Now he’s building another fortress of strength, this time in India. Publicly traded for 18 months, Watsa is intending to deliver the same value for Fairfax India Holdings Corp. (TSX:FIH.U) shareholders as he has for Fairfax Financial, its much larger parent company.
However, before one makes a direct investment in the Indian investment holding company, it’s important to answer several questions before jumping head first into the small-cap version of Fairfax Financial.
Why own the small-cap when the large-cap owns a majority of Fairfax India’s stock?
That’s an excellent question. As Fool contributor Kay Ng pointed out in her article about Fairfax Financial, it owns 95.1% of Fairfax India’s voting rights and 28.1% of its equity. Putting your money in the small-cap and not Fairfax Financial itself means you miss out on all the great things happening at the parent company.

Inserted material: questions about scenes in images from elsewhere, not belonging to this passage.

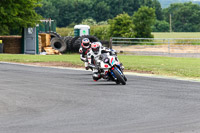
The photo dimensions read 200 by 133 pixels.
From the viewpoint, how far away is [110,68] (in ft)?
48.0

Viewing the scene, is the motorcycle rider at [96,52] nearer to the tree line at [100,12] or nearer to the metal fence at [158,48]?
the metal fence at [158,48]

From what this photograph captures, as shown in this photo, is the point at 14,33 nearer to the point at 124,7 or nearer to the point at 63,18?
the point at 63,18

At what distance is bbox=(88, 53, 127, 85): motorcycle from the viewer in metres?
14.3

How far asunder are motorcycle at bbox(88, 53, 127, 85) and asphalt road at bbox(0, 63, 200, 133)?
286 millimetres

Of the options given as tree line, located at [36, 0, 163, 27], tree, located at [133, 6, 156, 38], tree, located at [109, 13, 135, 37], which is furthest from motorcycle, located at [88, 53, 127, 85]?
tree line, located at [36, 0, 163, 27]

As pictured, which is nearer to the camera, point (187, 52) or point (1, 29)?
point (187, 52)

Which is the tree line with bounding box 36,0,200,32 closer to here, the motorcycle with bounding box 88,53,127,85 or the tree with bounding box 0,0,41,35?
the tree with bounding box 0,0,41,35

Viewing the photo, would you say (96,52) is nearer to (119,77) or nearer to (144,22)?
(119,77)

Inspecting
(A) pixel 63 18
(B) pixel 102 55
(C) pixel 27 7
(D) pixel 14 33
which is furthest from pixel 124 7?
(B) pixel 102 55

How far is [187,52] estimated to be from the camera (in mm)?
39656

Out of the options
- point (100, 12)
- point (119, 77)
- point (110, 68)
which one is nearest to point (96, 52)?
point (110, 68)

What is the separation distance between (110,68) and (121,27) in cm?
4002

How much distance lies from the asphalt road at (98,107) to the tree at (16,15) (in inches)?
1039

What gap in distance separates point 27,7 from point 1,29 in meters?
3.29
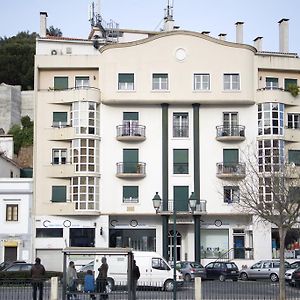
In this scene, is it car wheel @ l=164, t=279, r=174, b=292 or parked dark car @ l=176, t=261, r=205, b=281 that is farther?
parked dark car @ l=176, t=261, r=205, b=281

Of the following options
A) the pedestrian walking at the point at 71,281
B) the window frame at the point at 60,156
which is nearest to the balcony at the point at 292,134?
the window frame at the point at 60,156

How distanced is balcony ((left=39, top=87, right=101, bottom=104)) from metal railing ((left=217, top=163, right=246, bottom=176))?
430 inches

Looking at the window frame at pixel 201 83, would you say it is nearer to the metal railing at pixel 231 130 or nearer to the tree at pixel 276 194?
the metal railing at pixel 231 130

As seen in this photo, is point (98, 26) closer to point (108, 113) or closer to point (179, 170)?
point (108, 113)

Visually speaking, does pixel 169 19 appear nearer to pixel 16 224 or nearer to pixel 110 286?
pixel 16 224

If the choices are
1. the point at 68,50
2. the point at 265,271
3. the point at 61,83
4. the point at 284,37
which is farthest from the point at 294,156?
the point at 68,50

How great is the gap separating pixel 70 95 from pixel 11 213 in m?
10.2

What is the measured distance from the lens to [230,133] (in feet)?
186

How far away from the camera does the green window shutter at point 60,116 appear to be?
57.1 metres

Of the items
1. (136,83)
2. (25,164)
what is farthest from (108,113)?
(25,164)

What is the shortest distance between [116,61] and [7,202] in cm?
1375

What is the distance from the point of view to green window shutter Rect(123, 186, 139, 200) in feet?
184

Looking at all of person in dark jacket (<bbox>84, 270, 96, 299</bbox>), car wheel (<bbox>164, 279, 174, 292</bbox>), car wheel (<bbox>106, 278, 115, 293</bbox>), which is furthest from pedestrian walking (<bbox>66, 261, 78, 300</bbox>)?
car wheel (<bbox>164, 279, 174, 292</bbox>)

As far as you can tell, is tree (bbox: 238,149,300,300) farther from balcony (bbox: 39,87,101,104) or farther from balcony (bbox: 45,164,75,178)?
balcony (bbox: 45,164,75,178)
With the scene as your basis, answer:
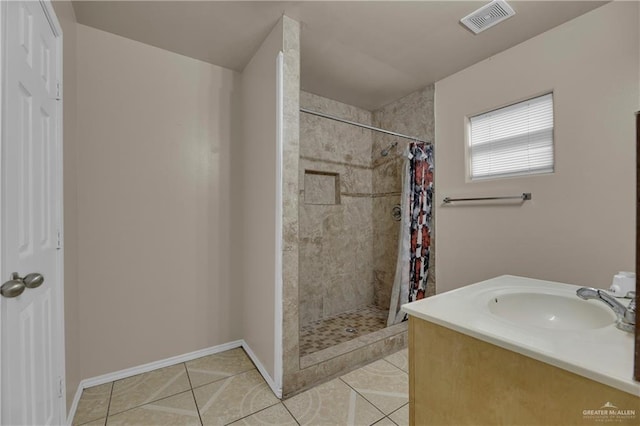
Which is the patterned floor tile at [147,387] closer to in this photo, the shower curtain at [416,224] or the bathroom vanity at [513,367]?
the bathroom vanity at [513,367]

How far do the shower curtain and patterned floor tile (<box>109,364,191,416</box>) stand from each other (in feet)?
6.33

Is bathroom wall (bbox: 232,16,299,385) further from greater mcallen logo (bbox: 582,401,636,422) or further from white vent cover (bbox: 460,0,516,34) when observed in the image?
greater mcallen logo (bbox: 582,401,636,422)

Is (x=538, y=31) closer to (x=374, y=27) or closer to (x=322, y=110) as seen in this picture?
(x=374, y=27)

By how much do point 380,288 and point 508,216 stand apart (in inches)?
64.6

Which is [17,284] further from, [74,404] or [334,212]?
[334,212]

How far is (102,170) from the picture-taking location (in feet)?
6.00

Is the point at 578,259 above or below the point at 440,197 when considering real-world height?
below

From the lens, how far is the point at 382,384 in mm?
1791

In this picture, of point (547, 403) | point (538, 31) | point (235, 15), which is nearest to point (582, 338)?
point (547, 403)

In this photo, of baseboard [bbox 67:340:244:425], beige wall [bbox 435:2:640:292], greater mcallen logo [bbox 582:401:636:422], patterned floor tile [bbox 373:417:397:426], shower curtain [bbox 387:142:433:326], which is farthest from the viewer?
shower curtain [bbox 387:142:433:326]

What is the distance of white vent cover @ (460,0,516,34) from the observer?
63.9 inches

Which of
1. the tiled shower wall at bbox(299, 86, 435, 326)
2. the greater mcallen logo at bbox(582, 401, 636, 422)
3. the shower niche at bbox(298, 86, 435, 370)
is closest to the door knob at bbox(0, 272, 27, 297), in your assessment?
the greater mcallen logo at bbox(582, 401, 636, 422)

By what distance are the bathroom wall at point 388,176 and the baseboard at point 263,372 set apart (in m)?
1.66

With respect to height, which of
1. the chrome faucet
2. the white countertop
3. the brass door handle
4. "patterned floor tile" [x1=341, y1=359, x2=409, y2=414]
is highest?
the brass door handle
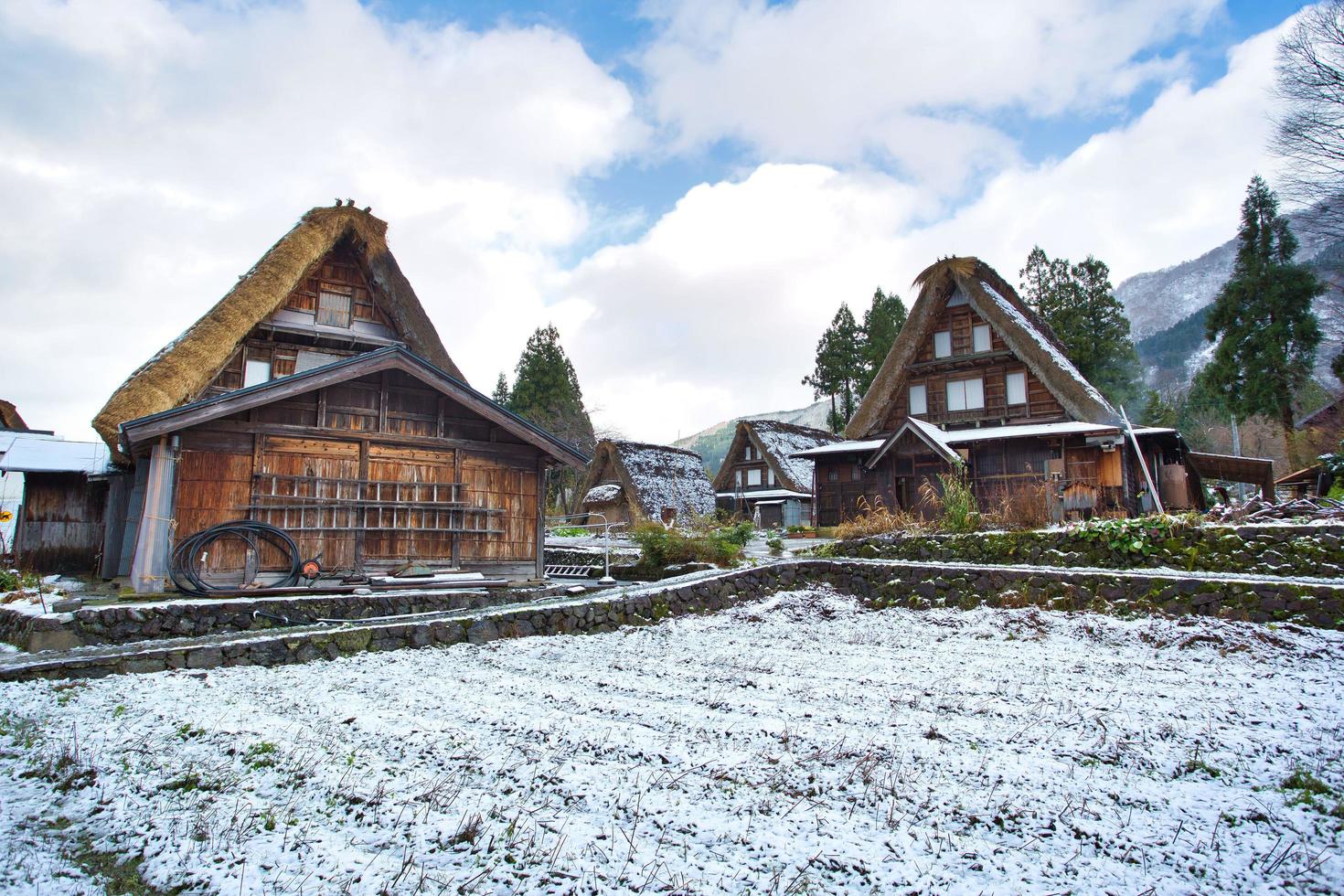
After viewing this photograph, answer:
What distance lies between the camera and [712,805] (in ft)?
10.2

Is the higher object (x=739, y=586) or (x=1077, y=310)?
(x=1077, y=310)

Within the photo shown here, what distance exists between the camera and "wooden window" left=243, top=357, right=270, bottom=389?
13.0m

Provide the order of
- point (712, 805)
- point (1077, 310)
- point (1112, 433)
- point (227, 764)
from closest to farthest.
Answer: point (712, 805) < point (227, 764) < point (1112, 433) < point (1077, 310)

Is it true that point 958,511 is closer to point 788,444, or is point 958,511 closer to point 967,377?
point 967,377

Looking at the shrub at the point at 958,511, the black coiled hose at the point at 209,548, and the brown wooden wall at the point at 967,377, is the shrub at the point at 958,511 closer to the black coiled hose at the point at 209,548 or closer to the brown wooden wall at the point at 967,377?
the brown wooden wall at the point at 967,377

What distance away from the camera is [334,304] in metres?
14.3

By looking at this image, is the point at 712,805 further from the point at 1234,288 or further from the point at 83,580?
the point at 1234,288

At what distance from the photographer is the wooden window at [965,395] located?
821 inches

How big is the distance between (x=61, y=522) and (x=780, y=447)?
25.1 m

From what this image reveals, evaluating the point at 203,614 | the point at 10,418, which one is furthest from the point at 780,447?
the point at 10,418

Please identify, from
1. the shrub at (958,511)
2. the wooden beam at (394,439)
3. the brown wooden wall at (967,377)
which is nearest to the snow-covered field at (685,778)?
the wooden beam at (394,439)

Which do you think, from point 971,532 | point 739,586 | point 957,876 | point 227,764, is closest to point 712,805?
point 957,876

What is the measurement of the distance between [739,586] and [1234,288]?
26224mm

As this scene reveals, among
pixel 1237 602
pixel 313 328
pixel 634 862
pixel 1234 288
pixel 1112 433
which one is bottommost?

Is India really a good place to invest?
There’s no denying emerging markets have taken it on the chin in recent years. BlackRock’s largest Canadian-listed ETF for emerging markets in terms of assets is the iShares MSCI Emerging Markets Index ETF (TSX:XEM). It’s generated a five-year annualized total return of 3.2% as of August 3, 250 basis points fewer than the S&P/TSX Composite Index and almost 11 percentage points worse than the S&P 500.
Closer to the subject at hand, the iShares BRIC ETF (TSX:CBQ) has done even worse; its total return has been -6.5% on an annualized basis over the past five years. Most importantly, however, is the fact the iShares India Index ETF (TSX:XID) has managed an 8.2% annualized total return over the same period, 250 basis points better than the TSX Composite.
India is, in many ways, the best of the BRICS.
Doesn’t Fairfax India lack a track record?
There’s no denying that Fairfax India is in the early stages of its history, having only been founded in 2014. It’s likely that investors asked the same questions of Watsa early on in Fairfax Financial’s days as a public company. Only now, Watsa’s got years of experience under his belt and an intimate knowledge and understanding of India, the place where he was born.
Local knowledge when you’re investing halfway around the world is a huge advantage.
Hasn’t Fairfax India stock unperformed over the past 18 months?
If you judge its performance simply by its stock price, then it absolutely hasn’t done well. It’s sitting right around $10, its IPO price. Over the past 52 weeks, Fairfax Financial’s one-year total return is 14.1%; Fairfax India, meanwhile, is down 9.8% in the same period.
However, according to billionaire investor Stephen Jarislowsky, it’s not unusual for IPOs to fall below their initial pricing within 12-24 months.
Aren’t there better small-cap investments available?
That’s entirely possible. But none have the backing of one of this country’s greatest investors.
Is now the time to buy Fairfax India?
If you already own Fairfax, the parent, I would think you would also want to own Fairfax India simply because you get 100% of the benefit of its growth in India compared to just 28% holding through Fairfax Financial.
If you don’t own Fairfax, the parent, I would absolutely buy Fairfax India if you’re looking for growth because at $10 you’re getting its stock at a reasonable price–17% lower than where it was trading at the beginning of May.